» Given problem:
List every line of the data below that contains the word "weathered".

» Dataset:

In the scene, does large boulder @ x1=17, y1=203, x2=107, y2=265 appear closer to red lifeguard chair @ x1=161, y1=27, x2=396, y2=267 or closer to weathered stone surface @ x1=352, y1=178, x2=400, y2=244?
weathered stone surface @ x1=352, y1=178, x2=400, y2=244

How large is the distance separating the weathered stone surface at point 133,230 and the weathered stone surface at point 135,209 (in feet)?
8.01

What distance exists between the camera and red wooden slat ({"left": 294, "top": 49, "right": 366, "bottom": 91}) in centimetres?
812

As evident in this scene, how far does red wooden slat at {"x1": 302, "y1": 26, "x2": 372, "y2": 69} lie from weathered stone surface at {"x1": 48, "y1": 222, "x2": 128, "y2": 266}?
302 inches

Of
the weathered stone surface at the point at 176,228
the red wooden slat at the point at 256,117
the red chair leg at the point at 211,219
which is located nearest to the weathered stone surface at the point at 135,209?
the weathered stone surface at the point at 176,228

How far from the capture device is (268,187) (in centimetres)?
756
...
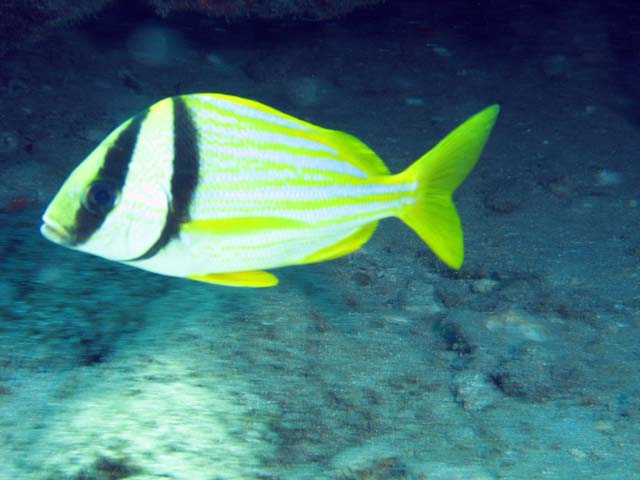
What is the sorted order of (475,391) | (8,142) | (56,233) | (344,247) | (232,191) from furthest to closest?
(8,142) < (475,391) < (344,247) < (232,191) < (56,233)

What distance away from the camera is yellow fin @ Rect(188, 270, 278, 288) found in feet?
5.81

» Output for this task:
In the scene, does large boulder @ x1=17, y1=203, x2=107, y2=265 appear closer to red lifeguard chair @ x1=161, y1=27, x2=396, y2=267 or closer to weathered stone surface @ x1=352, y1=178, x2=400, y2=244?
weathered stone surface @ x1=352, y1=178, x2=400, y2=244
How large is the distance separating the weathered stone surface at point 133,230 and the weathered stone surface at point 135,209 (in feet)?
As evident in this scene, how far does red wooden slat at {"x1": 302, "y1": 26, "x2": 372, "y2": 69} lie from weathered stone surface at {"x1": 48, "y1": 222, "x2": 128, "y2": 266}?
the weathered stone surface at the point at 176,228
which is located nearest to the weathered stone surface at the point at 135,209?
the weathered stone surface at the point at 176,228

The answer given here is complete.